# Has anyone attempted..



## bettafan28

a zen themed betta tank? 

for example: 

http://www.youtube.com/watch?v=8FvzIdf8I74

http://www.plantedtank.net/forums/pHosting/f/1982_Phillips2b.jpg

I would love to attempt an aquascape(correct word?) like those two in my fluval. My question where would I get the bamboo? and doesnt a betta fish like caves? I noticed alot of this tanks don't have a place for it to hide as much...maybe in the plants though?


----------



## weluvbettas

that tank on the vid is actullay a members tank . she said she bought the bamboo from her local craft shop (i think) and bettas love to hide in plants it helps them to destress.


----------



## bettafan28

It's a beautiful tank  and hmm..are theyre any big chain names that might have it? Like walmart or micheals maybe?


----------



## weluvbettas

they probally will do but i dont know for sure because we dont have walmarts across the pond (england). look in places like dollar stores you will be amazed wot you might find.


----------



## bettalover2033

bettafan28 said:


> a zen themed betta tank?
> 
> for example:
> 
> http://www.youtube.com/watch?v=8FvzIdf8I74
> 
> http://www.plantedtank.net/forums/pHosting/f/1982_Phillips2b.jpg
> 
> I would love to attempt an aquascape(correct word?) like those two in my fluval. My question where would I get the bamboo? and doesnt a betta fish like caves? I noticed alot of this tanks don't have a place for it to hide as much...maybe in the plants though?

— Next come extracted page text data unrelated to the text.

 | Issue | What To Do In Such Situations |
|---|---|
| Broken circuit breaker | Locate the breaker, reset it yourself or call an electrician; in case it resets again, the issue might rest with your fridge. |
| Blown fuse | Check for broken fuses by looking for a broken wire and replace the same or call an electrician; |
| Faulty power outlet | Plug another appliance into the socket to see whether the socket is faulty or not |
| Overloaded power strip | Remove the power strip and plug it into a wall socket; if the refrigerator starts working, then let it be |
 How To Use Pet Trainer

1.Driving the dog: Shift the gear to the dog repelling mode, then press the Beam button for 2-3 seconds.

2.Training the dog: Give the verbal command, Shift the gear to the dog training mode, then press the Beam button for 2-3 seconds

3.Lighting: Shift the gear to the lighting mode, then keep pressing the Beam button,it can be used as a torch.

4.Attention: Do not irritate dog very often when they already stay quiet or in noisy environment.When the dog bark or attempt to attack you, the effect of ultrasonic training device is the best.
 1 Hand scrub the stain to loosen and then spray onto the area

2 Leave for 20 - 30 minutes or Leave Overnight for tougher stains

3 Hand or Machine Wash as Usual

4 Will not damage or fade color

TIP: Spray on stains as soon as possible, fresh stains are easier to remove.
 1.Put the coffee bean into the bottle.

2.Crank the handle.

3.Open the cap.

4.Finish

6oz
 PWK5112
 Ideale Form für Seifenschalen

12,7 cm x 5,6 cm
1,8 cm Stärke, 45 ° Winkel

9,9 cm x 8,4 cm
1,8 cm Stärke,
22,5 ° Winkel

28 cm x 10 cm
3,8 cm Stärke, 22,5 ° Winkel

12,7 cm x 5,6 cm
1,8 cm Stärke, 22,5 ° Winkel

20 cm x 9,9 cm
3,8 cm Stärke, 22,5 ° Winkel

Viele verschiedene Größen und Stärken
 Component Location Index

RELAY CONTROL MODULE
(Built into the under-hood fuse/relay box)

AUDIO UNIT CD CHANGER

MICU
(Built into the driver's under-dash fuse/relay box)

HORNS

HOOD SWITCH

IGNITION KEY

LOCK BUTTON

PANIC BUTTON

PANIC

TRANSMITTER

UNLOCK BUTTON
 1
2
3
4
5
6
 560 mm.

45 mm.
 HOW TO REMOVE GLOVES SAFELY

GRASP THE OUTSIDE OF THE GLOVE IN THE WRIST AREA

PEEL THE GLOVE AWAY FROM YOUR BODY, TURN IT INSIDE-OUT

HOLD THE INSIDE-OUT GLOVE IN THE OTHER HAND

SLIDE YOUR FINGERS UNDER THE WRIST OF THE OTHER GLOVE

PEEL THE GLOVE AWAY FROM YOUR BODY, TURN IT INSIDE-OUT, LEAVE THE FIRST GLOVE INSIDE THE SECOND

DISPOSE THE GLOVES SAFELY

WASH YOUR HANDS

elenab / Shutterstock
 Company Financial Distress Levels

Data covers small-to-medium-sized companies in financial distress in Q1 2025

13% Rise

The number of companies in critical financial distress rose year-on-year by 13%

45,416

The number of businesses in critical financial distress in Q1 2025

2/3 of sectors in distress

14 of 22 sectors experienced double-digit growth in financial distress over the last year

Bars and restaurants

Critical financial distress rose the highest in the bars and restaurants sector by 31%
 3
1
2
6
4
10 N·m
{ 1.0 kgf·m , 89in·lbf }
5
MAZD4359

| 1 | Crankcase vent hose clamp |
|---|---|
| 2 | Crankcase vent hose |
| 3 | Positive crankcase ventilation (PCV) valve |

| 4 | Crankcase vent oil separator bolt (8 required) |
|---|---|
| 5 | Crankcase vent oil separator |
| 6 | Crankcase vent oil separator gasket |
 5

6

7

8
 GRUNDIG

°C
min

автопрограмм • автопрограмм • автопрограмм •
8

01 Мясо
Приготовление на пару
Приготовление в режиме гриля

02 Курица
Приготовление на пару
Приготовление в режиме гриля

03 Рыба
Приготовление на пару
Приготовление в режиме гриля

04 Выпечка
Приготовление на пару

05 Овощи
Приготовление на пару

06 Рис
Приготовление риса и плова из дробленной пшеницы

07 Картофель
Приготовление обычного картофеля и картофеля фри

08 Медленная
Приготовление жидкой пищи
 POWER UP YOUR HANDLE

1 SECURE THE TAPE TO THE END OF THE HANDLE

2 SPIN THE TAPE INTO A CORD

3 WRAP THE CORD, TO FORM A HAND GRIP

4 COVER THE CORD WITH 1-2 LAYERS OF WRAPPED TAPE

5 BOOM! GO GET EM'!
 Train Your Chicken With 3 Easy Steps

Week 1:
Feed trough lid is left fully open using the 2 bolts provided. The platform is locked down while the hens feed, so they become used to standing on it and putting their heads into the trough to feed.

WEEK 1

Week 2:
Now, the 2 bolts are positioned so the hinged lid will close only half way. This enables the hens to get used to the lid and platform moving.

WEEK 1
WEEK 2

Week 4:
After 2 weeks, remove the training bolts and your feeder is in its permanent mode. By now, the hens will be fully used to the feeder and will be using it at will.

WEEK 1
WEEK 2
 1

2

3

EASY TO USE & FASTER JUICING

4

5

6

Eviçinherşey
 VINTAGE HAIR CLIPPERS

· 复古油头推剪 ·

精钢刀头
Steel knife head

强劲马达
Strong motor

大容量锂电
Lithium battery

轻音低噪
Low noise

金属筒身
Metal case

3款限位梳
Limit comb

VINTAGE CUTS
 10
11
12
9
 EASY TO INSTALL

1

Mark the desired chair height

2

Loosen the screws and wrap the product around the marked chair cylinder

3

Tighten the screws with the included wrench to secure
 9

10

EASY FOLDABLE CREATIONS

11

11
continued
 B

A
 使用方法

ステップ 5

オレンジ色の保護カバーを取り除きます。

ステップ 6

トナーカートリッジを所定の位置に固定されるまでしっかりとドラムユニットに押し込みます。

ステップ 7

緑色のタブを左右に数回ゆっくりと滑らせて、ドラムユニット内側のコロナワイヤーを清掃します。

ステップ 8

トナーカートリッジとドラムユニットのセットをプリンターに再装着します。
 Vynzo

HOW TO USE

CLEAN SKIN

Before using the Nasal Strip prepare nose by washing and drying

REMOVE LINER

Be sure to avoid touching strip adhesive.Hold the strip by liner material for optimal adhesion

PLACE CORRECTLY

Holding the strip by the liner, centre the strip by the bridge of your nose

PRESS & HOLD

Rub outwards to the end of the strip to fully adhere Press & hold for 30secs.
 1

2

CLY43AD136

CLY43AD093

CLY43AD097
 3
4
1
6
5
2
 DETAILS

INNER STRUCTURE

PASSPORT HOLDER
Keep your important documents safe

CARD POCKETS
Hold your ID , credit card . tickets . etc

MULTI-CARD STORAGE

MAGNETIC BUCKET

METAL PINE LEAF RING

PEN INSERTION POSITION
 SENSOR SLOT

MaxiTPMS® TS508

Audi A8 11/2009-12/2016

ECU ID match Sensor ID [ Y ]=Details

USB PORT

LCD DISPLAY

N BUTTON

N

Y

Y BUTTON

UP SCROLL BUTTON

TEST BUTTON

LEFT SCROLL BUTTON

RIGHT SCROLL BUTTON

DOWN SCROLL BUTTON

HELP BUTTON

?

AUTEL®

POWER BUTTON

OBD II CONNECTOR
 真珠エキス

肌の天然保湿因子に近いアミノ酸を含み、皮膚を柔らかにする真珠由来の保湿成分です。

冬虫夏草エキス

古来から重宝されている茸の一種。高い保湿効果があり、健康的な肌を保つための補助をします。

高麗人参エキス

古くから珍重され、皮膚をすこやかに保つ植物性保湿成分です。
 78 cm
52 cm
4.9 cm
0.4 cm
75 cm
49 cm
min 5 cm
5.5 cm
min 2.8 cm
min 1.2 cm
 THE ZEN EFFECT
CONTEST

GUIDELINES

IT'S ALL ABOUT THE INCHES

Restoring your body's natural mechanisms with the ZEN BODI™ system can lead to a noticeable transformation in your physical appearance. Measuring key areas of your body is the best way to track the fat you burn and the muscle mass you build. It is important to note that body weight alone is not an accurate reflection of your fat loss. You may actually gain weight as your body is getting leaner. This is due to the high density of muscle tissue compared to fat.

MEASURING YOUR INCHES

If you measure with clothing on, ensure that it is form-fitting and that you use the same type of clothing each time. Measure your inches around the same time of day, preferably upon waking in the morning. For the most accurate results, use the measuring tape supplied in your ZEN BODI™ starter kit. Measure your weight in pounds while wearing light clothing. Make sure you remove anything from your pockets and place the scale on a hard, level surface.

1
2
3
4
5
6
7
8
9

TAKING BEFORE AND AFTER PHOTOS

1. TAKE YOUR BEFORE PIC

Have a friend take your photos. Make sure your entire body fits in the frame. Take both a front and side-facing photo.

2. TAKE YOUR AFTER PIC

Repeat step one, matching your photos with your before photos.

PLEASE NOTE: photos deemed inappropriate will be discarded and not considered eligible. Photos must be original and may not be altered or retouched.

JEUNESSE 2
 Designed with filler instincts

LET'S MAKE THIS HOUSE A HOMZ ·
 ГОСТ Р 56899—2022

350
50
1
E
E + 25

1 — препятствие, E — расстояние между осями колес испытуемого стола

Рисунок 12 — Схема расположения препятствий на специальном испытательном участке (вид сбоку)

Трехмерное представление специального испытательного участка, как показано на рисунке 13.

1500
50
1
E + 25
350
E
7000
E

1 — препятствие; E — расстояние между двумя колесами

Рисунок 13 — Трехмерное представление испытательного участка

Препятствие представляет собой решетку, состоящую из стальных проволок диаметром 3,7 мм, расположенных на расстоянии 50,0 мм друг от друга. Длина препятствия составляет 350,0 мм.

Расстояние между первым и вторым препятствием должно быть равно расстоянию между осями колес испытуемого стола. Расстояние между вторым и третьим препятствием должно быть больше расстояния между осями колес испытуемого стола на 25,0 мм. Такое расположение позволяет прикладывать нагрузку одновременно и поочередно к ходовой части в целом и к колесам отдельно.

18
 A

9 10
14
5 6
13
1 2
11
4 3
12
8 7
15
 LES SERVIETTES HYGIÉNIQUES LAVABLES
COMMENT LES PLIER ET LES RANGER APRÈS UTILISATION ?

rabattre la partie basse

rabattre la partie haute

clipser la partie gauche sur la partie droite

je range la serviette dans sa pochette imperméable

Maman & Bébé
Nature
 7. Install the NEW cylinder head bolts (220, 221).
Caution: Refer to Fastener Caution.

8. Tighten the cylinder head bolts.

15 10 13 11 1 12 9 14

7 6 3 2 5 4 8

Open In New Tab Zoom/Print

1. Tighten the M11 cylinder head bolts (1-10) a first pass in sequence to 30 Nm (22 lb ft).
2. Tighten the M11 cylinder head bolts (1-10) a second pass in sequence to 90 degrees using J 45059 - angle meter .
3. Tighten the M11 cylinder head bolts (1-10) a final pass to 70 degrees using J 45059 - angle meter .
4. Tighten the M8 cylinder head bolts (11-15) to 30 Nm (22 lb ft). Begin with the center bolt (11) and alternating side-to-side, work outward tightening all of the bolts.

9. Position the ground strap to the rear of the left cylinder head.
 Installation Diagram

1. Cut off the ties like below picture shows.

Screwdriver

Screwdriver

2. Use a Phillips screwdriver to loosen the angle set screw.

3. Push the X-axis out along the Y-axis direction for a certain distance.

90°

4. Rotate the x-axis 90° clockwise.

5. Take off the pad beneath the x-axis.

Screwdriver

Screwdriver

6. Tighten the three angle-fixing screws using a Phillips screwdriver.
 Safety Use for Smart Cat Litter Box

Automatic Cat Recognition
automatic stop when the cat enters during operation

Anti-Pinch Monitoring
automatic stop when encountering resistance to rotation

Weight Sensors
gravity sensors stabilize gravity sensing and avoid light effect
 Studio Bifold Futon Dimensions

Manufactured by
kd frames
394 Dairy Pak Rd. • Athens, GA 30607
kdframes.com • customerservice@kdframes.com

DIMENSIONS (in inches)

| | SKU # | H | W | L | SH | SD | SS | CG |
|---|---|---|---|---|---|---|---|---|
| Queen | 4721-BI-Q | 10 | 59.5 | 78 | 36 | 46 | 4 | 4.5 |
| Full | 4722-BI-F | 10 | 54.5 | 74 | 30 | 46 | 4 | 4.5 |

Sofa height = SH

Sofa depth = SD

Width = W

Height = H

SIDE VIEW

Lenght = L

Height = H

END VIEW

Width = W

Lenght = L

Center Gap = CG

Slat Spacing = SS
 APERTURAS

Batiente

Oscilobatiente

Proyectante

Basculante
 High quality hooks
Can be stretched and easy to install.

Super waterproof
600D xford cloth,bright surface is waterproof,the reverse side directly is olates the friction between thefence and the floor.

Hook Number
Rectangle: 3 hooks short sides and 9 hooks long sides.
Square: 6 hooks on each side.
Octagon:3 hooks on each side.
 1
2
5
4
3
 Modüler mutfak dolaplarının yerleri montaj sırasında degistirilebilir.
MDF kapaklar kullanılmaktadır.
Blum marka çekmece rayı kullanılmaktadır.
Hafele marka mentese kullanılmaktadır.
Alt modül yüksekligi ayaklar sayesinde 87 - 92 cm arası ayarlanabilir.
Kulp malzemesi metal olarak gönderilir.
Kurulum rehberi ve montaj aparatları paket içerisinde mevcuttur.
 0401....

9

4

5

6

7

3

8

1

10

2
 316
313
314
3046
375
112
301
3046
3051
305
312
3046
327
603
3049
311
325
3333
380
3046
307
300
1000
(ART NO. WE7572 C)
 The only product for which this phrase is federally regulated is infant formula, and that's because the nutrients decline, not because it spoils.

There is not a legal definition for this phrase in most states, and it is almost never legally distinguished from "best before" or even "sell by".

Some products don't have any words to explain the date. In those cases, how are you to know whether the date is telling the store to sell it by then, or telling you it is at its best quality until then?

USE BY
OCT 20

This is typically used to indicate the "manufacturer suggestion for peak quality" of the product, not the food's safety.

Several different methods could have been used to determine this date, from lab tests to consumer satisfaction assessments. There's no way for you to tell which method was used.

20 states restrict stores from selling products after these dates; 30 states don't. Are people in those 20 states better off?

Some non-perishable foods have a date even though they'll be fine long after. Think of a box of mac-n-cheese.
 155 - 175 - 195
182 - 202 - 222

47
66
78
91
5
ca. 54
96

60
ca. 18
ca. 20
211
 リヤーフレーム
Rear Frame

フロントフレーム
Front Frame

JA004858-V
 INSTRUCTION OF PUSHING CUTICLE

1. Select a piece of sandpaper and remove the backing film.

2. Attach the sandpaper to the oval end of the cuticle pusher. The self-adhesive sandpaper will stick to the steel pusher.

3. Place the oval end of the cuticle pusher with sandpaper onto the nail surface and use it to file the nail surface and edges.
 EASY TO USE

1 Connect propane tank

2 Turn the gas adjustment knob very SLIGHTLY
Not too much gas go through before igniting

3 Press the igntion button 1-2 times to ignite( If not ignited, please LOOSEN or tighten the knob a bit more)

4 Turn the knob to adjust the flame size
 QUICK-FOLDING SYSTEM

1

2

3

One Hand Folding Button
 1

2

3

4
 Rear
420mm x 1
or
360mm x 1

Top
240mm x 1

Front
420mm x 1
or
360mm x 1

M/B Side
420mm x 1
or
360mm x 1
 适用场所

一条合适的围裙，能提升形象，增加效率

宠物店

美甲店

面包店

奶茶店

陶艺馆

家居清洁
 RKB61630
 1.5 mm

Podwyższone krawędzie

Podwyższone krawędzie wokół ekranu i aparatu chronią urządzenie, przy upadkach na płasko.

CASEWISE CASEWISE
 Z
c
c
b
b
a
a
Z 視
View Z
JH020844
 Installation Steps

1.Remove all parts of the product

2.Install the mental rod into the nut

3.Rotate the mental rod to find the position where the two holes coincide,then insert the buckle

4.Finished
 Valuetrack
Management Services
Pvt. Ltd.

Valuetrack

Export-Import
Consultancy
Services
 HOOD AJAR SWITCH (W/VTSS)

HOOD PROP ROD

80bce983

yea that tank in the video is actually a members tank. his name is imugi


----------



## Drift

I was working on a zen theme for my 10 gallon I am working on but with all live aquatic plants. Unfortunately I do not have the best green thumb and all my plants are dying in that tank. However my other 10 gallon is like a jungle.
I have seen some discrepancy about placing real bamboo in tanks though. Some say it can cause problems with the water and will rot. Fake bamboo should be fine though.


----------



## bettafan28

Hmm..fake bamboo is doable but at the same time real bamboo would be a tad better. The only bamboo I come across ever is "lucky bamboo" and thats supposebly not even the real stuff lol and It would be awesome to start a low light tank for my future betta but I'm afraid Imma kill all my plants too


----------



## Phoxly

If you use real bamboo with the leaves on top, you need to make sure the leaves are out of the water I heard, so an open top tank (with a mounted light) would be good for this


----------



## WillowTree

I have seen some bamboo at Petland.


----------